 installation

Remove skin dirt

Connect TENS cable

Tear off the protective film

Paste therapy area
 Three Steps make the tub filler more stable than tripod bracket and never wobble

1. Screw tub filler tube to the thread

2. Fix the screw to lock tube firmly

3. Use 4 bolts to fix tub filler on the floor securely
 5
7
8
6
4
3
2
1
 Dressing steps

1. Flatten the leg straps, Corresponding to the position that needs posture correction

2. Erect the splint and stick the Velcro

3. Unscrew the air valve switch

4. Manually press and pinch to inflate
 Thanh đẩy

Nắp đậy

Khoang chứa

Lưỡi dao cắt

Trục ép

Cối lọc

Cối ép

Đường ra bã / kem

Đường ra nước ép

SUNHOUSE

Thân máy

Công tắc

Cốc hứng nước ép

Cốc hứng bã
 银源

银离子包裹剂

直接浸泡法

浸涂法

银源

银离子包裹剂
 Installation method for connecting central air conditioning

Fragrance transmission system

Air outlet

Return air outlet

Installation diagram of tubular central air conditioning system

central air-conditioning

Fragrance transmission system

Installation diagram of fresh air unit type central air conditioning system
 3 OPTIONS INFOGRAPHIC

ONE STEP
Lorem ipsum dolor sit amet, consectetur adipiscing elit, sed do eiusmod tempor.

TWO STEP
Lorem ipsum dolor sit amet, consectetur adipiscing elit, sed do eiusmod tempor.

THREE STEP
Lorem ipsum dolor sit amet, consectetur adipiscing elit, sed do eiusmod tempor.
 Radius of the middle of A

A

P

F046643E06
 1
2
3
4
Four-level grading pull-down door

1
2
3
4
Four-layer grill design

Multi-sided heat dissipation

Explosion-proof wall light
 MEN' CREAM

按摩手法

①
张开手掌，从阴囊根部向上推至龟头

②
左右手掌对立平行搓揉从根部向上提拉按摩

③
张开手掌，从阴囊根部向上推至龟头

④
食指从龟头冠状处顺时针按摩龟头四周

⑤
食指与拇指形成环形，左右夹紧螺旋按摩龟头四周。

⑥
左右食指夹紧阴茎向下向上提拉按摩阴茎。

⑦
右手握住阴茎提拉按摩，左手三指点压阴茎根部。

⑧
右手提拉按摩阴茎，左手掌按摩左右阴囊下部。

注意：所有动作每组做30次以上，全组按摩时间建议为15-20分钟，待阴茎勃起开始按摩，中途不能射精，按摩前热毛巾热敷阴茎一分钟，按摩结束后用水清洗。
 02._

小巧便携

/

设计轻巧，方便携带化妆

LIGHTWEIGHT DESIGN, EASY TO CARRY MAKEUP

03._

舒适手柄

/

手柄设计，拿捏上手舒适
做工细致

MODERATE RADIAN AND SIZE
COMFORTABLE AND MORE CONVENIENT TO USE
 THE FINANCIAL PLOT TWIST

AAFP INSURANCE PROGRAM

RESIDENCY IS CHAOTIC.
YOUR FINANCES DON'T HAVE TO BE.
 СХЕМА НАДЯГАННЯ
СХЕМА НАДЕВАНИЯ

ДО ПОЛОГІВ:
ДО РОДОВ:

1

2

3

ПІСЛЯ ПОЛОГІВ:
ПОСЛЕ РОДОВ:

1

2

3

» Task brief:
Reply with an exact transcription of the material above.

» Solution:
 installation

Remove skin dirt

Connect TENS cable

Tear off the protective film

Paste therapy area
 Three Steps make the tub filler more stable than tripod bracket and never wobble

1. Screw tub filler tube to the thread

2. Fix the screw to lock tube firmly

3. Use 4 bolts to fix tub filler on the floor securely
 5
7
8
6
4
3
2
1
 Dressing steps

1. Flatten the leg straps, Corresponding to the position that needs posture correction

2. Erect the splint and stick the Velcro

3. Unscrew the air valve switch

4. Manually press and pinch to inflate
 Thanh đẩy

Nắp đậy

Khoang chứa

Lưỡi dao cắt

Trục ép

Cối lọc

Cối ép

Đường ra bã / kem

Đường ra nước ép

SUNHOUSE

Thân máy

Công tắc

Cốc hứng nước ép

Cốc hứng bã
 银源

银离子包裹剂

直接浸泡法

浸涂法

银源

银离子包裹剂
 Installation method for connecting central air conditioning

Fragrance transmission system

Air outlet

Return air outlet

Installation diagram of tubular central air conditioning system

central air-conditioning

Fragrance transmission system

Installation diagram of fresh air unit type central air conditioning system
 3 OPTIONS INFOGRAPHIC

ONE STEP
Lorem ipsum dolor sit amet, consectetur adipiscing elit, sed do eiusmod tempor.

TWO STEP
Lorem ipsum dolor sit amet, consectetur adipiscing elit, sed do eiusmod tempor.

THREE STEP
Lorem ipsum dolor sit amet, consectetur adipiscing elit, sed do eiusmod tempor.
 Radius of the middle of A

A

P

F046643E06
 1
2
3
4
Four-level grading pull-down door

1
2
3
4
Four-layer grill design

Multi-sided heat dissipation

Explosion-proof wall light
 MEN' CREAM

按摩手法

①
张开手掌，从阴囊根部向上推至龟头

②
左右手掌对立平行搓揉从根部向上提拉按摩

③
张开手掌，从阴囊根部向上推至龟头

④
食指从龟头冠状处顺时针按摩龟头四周

⑤
食指与拇指形成环形，左右夹紧螺旋按摩龟头四周。

⑥
左右食指夹紧阴茎向下向上提拉按摩阴茎。

⑦
右手握住阴茎提拉按摩，左手三指点压阴茎根部。

⑧
右手提拉按摩阴茎，左手掌按摩左右阴囊下部。

注意：所有动作每组做30次以上，全组按摩时间建议为15-20分钟，待阴茎勃起开始按摩，中途不能射精，按摩前热毛巾热敷阴茎一分钟，按摩结束后用水清洗。
 02._

小巧便携

/

设计轻巧，方便携带化妆

LIGHTWEIGHT DESIGN, EASY TO CARRY MAKEUP

03._

舒适手柄

/

手柄设计，拿捏上手舒适
做工细致

MODERATE RADIAN AND SIZE
COMFORTABLE AND MORE CONVENIENT TO USE
 THE FINANCIAL PLOT TWIST

AAFP INSURANCE PROGRAM

RESIDENCY IS CHAOTIC.
YOUR FINANCES DON'T HAVE TO BE.
 СХЕМА НАДЯГАННЯ
СХЕМА НАДЕВАНИЯ

ДО ПОЛОГІВ:
ДО РОДОВ:

1

2

3

ПІСЛЯ ПОЛОГІВ:
ПОСЛЕ РОДОВ:

1

2

3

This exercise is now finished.